= Data classification (business intelligence) =

In business intelligence, data classification is "the construction of some kind of a method for making judgments for a continuing sequence of cases, where each new case must be assigned to one of pre-defined classes."

Data Classification has close ties to data clustering, but where data clustering is descriptive, data classification is predictive. In essence data classification consists of using variables with known values to predict the unknown or future values of other variables. It can be used in e.g. direct marketing, insurance fraud detection or medical diagnosis.

The first step in doing a data classification is to cluster the data set used for category training, to create the wanted number of categories. An algorithm, called the classifier, is then used on the categories, creating a descriptive model for each. These models can then be used to categorize new items in the created classification system.
==Effectiveness==
According to Golfarelli and Rizzi, these are the measures of effectiveness of the classifier:
- Predictive accuracy: How well does it predict the categories for new observations?
- Speed: What is the computational cost of using the classifier?
- Robustness: How well do the models created perform if data quality is low?
- Scalability: Does the classifier function efficiently with large amounts of data?
- Interpretability: Are the results understandable to users?

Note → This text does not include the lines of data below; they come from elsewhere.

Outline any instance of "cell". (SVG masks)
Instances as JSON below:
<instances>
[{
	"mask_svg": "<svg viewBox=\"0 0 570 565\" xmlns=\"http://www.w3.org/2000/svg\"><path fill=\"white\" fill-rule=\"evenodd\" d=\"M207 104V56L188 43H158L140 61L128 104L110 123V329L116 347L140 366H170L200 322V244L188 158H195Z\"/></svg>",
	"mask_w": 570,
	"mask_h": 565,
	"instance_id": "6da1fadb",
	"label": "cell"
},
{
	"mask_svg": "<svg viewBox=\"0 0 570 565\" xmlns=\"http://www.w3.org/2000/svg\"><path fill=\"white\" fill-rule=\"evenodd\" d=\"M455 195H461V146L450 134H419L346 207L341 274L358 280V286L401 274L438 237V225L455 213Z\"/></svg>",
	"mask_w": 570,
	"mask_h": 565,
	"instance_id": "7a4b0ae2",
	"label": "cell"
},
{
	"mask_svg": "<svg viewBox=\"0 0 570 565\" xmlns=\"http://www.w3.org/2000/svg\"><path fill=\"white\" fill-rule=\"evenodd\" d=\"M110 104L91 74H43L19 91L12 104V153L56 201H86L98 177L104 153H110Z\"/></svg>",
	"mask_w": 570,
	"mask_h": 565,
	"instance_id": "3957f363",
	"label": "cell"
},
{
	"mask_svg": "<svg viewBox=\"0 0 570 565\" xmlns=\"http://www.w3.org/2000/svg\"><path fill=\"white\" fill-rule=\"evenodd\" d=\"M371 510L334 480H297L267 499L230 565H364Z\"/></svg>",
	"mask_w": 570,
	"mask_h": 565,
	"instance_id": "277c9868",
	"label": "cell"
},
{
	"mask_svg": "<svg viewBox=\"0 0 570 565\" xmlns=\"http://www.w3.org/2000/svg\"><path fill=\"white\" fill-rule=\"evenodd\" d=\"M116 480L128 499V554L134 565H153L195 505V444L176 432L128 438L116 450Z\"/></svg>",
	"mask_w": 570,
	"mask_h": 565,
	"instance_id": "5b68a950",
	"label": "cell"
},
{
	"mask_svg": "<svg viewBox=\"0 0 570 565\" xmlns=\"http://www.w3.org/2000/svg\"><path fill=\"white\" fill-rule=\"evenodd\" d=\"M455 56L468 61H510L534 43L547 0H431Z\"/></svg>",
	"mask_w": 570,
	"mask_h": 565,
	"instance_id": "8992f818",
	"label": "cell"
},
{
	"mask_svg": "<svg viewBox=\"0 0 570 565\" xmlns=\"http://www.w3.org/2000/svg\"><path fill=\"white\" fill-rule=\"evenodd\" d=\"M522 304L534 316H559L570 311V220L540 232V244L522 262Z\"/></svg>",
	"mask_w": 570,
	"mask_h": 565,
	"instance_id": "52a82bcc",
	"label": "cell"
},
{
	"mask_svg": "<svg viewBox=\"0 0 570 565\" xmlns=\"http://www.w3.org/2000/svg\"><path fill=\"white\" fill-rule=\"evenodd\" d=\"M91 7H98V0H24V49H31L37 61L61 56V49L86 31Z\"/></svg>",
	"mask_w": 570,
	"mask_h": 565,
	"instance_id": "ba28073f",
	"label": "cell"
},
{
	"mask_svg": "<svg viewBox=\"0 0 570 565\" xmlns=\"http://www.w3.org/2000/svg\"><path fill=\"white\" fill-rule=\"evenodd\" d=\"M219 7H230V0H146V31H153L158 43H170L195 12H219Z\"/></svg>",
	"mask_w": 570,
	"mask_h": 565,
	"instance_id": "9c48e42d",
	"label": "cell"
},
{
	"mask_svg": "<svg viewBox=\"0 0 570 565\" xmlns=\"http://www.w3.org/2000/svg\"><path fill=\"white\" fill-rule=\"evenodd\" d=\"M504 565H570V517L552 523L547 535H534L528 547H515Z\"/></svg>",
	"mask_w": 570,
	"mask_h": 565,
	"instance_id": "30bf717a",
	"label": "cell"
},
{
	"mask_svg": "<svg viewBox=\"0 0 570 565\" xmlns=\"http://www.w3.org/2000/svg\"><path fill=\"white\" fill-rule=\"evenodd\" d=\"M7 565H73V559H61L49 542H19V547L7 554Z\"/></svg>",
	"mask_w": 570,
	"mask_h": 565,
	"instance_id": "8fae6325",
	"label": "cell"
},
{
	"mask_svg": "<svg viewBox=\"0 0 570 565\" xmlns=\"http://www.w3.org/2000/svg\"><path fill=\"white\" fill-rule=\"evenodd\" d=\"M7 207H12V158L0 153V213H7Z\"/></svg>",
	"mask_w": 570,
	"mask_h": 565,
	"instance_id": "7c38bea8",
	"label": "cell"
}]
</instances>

Typical examples of input for data classification could be variables such as demographics, lifestyle information, or economical behaviour.

==Challenges==
There are several challenges in working with data classification. One in particular is that it is necessary for all using categories on e.g. customers or clients, to do the modeling in an iterative process. This is to make sure that change in the characteristics of customer groups does not go unnoticed, making the existing categories outdated and obsolete, without anyone noticing.

This could be of special importance to insurance or banking companies, where fraud detection is extremely relevant. New fraud patterns may come unnoticed, if the methods to surveil these changes and alert when categories are changing, disappearing or new ones emerge, are not developed and implemented.